Lo que este escenario nos interpela a decir es que las favorables condiciones de vida de los países desarrollados tiene mucho que ver con el despojo las riquezas de las colonias territoriales de ayer y de las colonias económicas de hoy.

En la Era de la Globalización el mundo se ha reducido en término de conectividad. La instantaneidad que nos envuelve, con mayor o menor presencia, permite que a miles de kilómetros de distancia se pueda observar la calidad de vida en el primer mundo y compararlo con las condiciones locales. Los deseos de vivir como se puede percibir en las noticias, las películas, las novelas, los relatos de viajes, en fin, de cualquier forma de comunicación movilizan a muchos a aspirar a conseguirla. 

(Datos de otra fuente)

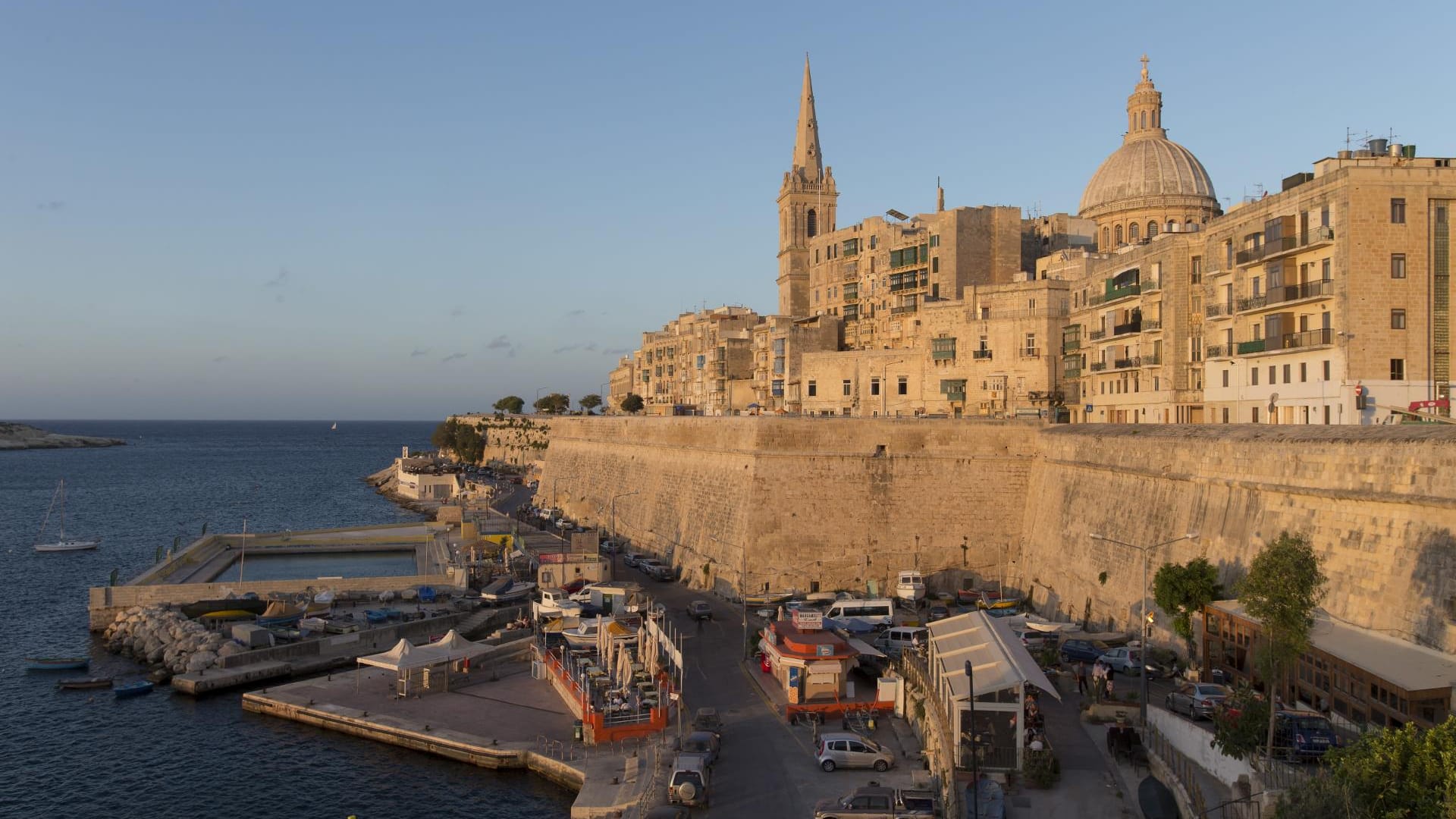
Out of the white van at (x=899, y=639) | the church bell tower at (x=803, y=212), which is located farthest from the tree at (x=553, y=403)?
the white van at (x=899, y=639)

La diferencia es que aquellos mismos países que dominaron colonias, que instaron a su población a migrar a ésos países, que devoraron sus riquezas, crearon una institucionalidad más restrictiva que les asegure disfrutar de aquello que “lograron” e impedir que los flujos migratorios inversos se realicen con las mismas facilidades que sus antepasado poblaron y explotaron gran parte del planeta.

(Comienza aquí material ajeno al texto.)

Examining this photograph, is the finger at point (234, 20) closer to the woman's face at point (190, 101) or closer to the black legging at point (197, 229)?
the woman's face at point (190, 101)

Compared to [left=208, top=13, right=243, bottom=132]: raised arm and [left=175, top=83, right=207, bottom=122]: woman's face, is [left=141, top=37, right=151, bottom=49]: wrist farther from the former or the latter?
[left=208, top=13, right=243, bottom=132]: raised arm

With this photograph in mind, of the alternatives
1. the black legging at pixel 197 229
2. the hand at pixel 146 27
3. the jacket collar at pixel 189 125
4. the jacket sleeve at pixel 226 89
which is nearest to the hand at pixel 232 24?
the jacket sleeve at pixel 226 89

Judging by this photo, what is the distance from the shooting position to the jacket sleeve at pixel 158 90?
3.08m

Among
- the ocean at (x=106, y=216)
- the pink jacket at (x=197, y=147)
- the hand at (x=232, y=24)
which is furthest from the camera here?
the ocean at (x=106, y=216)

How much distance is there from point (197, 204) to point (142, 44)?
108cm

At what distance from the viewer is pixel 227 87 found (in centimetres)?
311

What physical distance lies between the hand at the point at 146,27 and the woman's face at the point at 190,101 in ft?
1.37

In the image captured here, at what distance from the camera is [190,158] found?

Esa misma conectividad ultra mejorada ha permitido que el mundo avance hacia una lógica cosmopolita que es bien vista para aquellos que tienen la capacidad de viajar, cuentan con los recursos para seguir aportando a las economías desarrolladas locales. Si queremos viajar a cualquier antiguo país colonialista, debes demostrar una capacidad económica que te da la franquicia de ser bien recibido, no importa la nacionalidad a la que perteneces, vales cuanto sonante haya en tu bolsillo y en tus tarjetas de crédito. 

Pero es muy distinto para aquellos que no tienen qué ofrecer, más complejo aún, tal como lo expresa la famosa filósofa española Adela Cortina, en una sociedad reciprocadora como la que hemos construido. En ella, aquellos que no tienen para aportar en una sociedad eminentemente materialista, no son bien recibidos. Alemanes, holandeses, ingleses, daneses, fineses, suecos, daneses, en fin, son muy bien recibidos en España e incluso se les entregan facilidades para que adquieran una vivienda en alguno de los atractivos balnearios del sur del país. 

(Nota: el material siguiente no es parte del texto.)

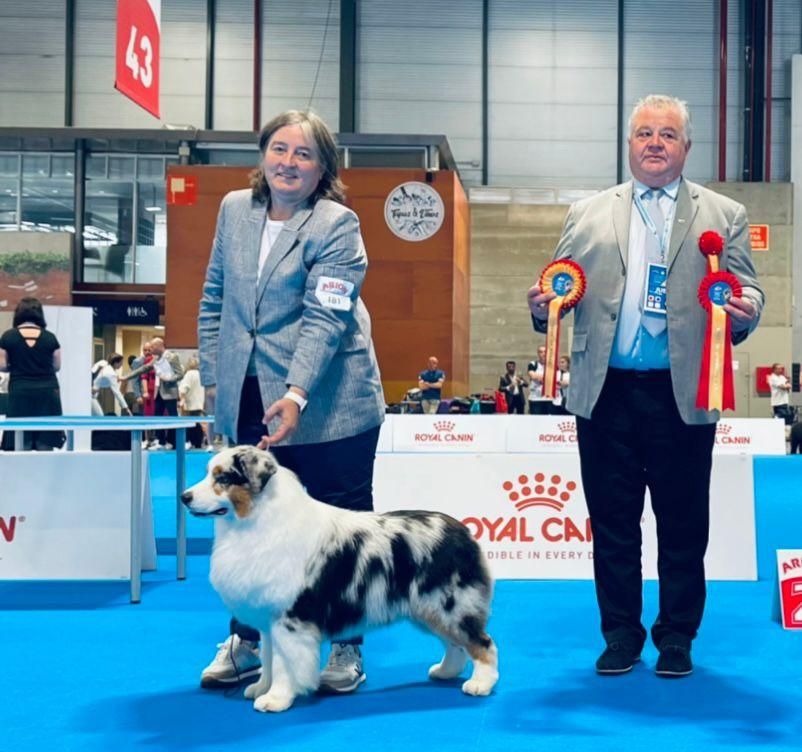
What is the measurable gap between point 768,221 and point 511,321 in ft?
17.9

A los recibidos el sistema les acomoda, sus sueldos o pensiones rinden mucho más. Pero ¿qué pasa con aquellos que migran desde el sur, cruzan el mar Mediterráneo y que harán esfuerzos tremendos, legales e ilegales, para poder establecerse? Sin duda que para ellos, no sólo en España, en toda Europa, la cuestión es muy compleja, no son discriminados por su nacionalidad, es por su pobreza.

Las migraciones actuales tienen mucho de la lógica Sur-Norte, las condiciones sociales, políticas, económicas y culturales estructurales de los países del “Tercer Mundo” son el caldo de cultivo para que muchos de sus habitantes sueñen con el disfrutar de una buena vida, lejos de los flagelos de regímenes políticos abusivos y autoritarios, de deprimentes niveles de empleo, de insatisfechas necesidades sociales y culturales.

La lógica global de las migraciones demanda una cumbre mundial, que los países ricos asuman la responsabilidad histórica que tienen, que se generen situaciones de intercambio que permita el crecimiento integrado y no la expoliación y la fuga de las riquezas con dirección históricamente conocida y que se avance en un lógica de un cosmopolitismo efectivo, solidario y humanitario.

Este tema me resulta tremendamente pertinente de recordar, ya que desde la lógica global, podemos desplazarnos al espacio regional, Venezuela, Colombia, Ecuador, Perú, Bolivia y Chile están enfrentando una crisis migracional, con un panorama que se complejiza cada día, que levanta intereses populistas y que alimenta odios y diferencias. 

Ojalá los países entiendan que en la cooperación debe estar la respuesta adecuada, que los gobiernos nacionales, de donde las personas huyen asuman sus responsabilidades, deben reaccionar ante una verdadera bofetada en la cara que los interpela ante los suyos principalmente y para los países receptores recordar que no hace mucho tiempo sus hijos migraron a países de los que hoy reciben migrantes. 

Sin ir más lejos muchos de los nietos, bisnietos de la querida abuela Filomena, que llegó a principios del siglo a Chile desde Palestina, hoy se encuentran en Colombia, país que los acogió entrañablemente desde hace casi cincuenta años, formaron y vieron crecer sus familias y han aportado su granito de arena en la construcción diaria de tan bello pueblo.